Но великого ученого из меня не получилось, потому что, чтобы стать великим русским химиком, надо было сначала стать великим русским физиком. То есть, сдать экзамен по физике. И я пошел на физику.
Физик не знал ни черта. Я даже думаю, что он не знал закона Ома. Он не знал, чему равна скорость света. Зато он знал одно: кацманов в институте быть не должно! Может, поэтому он и принимал экзамен…
Не успел я войти, как он указал мне на графин. Светило солнце, и лучи его падали на этот проклятый графин, как две капли похожий на тот, из которого пил ректор-сионист. И сейчас вы узнаете, почему этот графин был проклятым.
— Что это? — спокойно спросил физик.
Первой вопрос был довольно легким.
— Графин, — твердо ответил я.
— Правильно, — протянул физик. Это был первый вопрос, на который мне удалось ответить за все экзамены.
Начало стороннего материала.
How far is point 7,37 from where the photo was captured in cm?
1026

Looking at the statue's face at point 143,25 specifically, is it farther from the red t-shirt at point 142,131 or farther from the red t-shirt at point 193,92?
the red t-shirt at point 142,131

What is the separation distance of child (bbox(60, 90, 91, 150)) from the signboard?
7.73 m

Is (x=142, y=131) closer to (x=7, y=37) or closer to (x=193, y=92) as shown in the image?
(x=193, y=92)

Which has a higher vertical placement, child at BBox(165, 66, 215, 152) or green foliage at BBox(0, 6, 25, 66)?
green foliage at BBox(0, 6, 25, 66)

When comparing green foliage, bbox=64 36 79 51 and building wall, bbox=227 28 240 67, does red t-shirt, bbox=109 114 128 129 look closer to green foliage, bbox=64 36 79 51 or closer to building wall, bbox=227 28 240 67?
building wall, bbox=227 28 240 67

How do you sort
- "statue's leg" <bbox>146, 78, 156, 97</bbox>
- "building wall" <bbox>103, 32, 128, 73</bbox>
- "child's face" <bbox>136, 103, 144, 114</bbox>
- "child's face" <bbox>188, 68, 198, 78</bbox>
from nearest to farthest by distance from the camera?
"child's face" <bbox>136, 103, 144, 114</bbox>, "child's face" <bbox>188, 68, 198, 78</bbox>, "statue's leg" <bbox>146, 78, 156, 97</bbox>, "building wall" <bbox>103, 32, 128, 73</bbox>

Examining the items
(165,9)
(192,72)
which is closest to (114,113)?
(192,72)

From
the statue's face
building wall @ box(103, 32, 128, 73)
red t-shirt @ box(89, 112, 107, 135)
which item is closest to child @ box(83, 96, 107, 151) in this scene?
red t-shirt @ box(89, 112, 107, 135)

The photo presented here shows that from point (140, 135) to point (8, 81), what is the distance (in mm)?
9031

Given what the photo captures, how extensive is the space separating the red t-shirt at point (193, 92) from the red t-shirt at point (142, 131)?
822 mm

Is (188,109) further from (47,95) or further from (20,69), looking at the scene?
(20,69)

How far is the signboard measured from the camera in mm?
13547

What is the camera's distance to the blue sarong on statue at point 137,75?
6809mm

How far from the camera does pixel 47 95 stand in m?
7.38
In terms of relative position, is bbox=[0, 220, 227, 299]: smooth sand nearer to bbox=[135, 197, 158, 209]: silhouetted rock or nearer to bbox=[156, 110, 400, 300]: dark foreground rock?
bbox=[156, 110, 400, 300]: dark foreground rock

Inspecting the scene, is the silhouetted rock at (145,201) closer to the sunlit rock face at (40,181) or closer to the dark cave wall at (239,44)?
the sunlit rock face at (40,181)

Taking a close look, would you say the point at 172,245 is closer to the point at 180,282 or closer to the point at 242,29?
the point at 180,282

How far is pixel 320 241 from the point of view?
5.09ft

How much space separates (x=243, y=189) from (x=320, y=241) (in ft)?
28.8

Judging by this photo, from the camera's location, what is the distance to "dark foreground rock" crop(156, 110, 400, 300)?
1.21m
Физик постучал по графину карандашом.
— Ты видишь, что на него падают лучи?
Я видел.
— Скажи мне, — продолжил он. — Какая сторона графина нагревается больше: та, что ближе к окну, или та, что дальше?
Я задумался. Элементарная физика подсказывала, что, конечно, та, что ближе. И даже элементарная логика подсказывала это. Но мне по-чему-то вдруг не захотелось следовать логике. Какая была логика в моих поступлениях, в моих экзаменах, в том, что бандит был отцом народов и что ему так заботливо ставили клизму врачи-евреи? Логике следовали только специалисты по ней и отпетые олухи. И я неожиданно ответил.
— Естественно, та, что дальше.
Мне показалось, что по лицу физика прошел разряд переменного тока высокого напряжения.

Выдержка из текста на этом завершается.